(Records from a data collection)
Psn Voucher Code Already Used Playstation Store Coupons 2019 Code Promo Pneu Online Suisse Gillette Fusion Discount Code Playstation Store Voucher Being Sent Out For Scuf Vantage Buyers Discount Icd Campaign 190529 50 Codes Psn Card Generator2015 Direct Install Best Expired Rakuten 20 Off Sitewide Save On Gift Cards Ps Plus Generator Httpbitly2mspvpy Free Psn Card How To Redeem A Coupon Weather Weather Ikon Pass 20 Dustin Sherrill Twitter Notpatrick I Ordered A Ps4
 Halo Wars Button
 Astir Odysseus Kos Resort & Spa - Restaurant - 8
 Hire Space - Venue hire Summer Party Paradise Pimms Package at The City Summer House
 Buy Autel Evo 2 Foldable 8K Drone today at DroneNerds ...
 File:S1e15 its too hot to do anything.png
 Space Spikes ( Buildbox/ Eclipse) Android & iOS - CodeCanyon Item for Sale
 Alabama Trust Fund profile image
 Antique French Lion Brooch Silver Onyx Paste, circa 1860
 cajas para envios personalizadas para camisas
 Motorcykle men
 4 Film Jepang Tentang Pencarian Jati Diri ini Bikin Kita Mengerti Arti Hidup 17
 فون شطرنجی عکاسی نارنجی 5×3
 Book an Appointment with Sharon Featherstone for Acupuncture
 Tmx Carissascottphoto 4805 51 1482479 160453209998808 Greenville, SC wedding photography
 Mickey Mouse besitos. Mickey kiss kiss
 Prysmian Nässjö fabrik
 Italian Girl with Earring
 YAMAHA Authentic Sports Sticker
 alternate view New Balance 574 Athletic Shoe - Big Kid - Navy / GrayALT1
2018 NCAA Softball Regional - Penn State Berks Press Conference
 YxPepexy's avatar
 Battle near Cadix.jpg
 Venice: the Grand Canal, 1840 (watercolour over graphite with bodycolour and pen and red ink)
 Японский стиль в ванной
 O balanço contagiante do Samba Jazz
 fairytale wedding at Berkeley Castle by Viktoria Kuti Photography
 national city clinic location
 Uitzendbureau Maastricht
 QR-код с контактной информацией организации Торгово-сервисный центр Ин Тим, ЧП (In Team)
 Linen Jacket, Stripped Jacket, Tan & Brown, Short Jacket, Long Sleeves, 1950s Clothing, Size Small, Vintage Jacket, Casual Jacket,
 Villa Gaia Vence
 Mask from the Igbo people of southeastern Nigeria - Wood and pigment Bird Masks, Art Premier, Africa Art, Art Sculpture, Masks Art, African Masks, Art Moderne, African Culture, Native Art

#### [Prompt]
Copy out the entries above without altering a single character.

#### [Answer to this exercise]
Psn Voucher Code Already Used Playstation Store Coupons 2019 Code Promo Pneu Online Suisse Gillette Fusion Discount Code Playstation Store Voucher Being Sent Out For Scuf Vantage Buyers Discount Icd Campaign 190529 50 Codes Psn Card Generator2015 Direct Install Best Expired Rakuten 20 Off Sitewide Save On Gift Cards Ps Plus Generator Httpbitly2mspvpy Free Psn Card How To Redeem A Coupon Weather Weather Ikon Pass 20 Dustin Sherrill Twitter Notpatrick I Ordered A Ps4
 Halo Wars Button
 Astir Odysseus Kos Resort & Spa - Restaurant - 8
 Hire Space - Venue hire Summer Party Paradise Pimms Package at The City Summer House
 Buy Autel Evo 2 Foldable 8K Drone today at DroneNerds ...
 File:S1e15 its too hot to do anything.png
 Space Spikes ( Buildbox/ Eclipse) Android & iOS - CodeCanyon Item for Sale
 Alabama Trust Fund profile image
 Antique French Lion Brooch Silver Onyx Paste, circa 1860
 cajas para envios personalizadas para camisas
 Motorcykle men
 4 Film Jepang Tentang Pencarian Jati Diri ini Bikin Kita Mengerti Arti Hidup 17
 فون شطرنجی عکاسی نارنجی 5×3
 Book an Appointment with Sharon Featherstone for Acupuncture
 Tmx Carissascottphoto 4805 51 1482479 160453209998808 Greenville, SC wedding photography
 Mickey Mouse besitos. Mickey kiss kiss
 Prysmian Nässjö fabrik
 Italian Girl with Earring
 YAMAHA Authentic Sports Sticker
 alternate view New Balance 574 Athletic Shoe - Big Kid - Navy / GrayALT1
2018 NCAA Softball Regional - Penn State Berks Press Conference
 YxPepexy's avatar
 Battle near Cadix.jpg
 Venice: the Grand Canal, 1840 (watercolour over graphite with bodycolour and pen and red ink)
 Японский стиль в ванной
 O balanço contagiante do Samba Jazz
 fairytale wedding at Berkeley Castle by Viktoria Kuti Photography
 national city clinic location
 Uitzendbureau Maastricht
 QR-код с контактной информацией организации Торгово-сервисный центр Ин Тим, ЧП (In Team)
 Linen Jacket, Stripped Jacket, Tan & Brown, Short Jacket, Long Sleeves, 1950s Clothing, Size Small, Vintage Jacket, Casual Jacket,
 Villa Gaia Vence
 Mask from the Igbo people of southeastern Nigeria - Wood and pigment Bird Masks, Art Premier, Africa Art, Art Sculpture, Masks Art, African Masks, Art Moderne, African Culture, Native Art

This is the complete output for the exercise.